In my area of the US, I don't think so. I'll go 9mph over the speed limit when I drive by a police car. I've never been pulled over.
In some other areas of the US, you're right, which is why I'm less likely to speed in other areas.
I have a friend that was just fired from a job, driving 18-wheelers, because he was being monitored by an AI, and the AI malfunctioned, yelling at him for hours to put on his seat belt (it was on). He put a piece of tape over the speaker, and was fired for that.
One of the best, and most experienced big rig truckers in the area. They lost an invaluable employee, and he got another job in minutes (truckers are still a valuable commodity).
One of the things about computers, is that they can’t cut you (or themselves) slack.

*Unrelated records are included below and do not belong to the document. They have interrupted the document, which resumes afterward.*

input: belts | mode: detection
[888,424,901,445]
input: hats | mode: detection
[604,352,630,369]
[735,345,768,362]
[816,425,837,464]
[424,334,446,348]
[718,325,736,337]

Speed cameras are a source of income, they are not for enforcement or safety.
> The entire legal system has to be radically changed with far less punishments for almost everything if you have perfect, or even 30% of the way to perfect, surveillance.
Prosecutorial discretion means they can just collect evidence and choose not to charge you unless they want to leverage you for something. This already happens, but universal surveillance means it can literally happen to anybody, because everybody breaks the law in some way due to how many laws we have.
Discretion is the real problem I think. It seems extreme, but maybe discretion should be eliminated: if you commit a crime you will be charged. This will at first result in way too much prosecution, which will lead to protests and hopefully repealing laws and we'd end up in a better place where the law is understandable and predictable by mortals.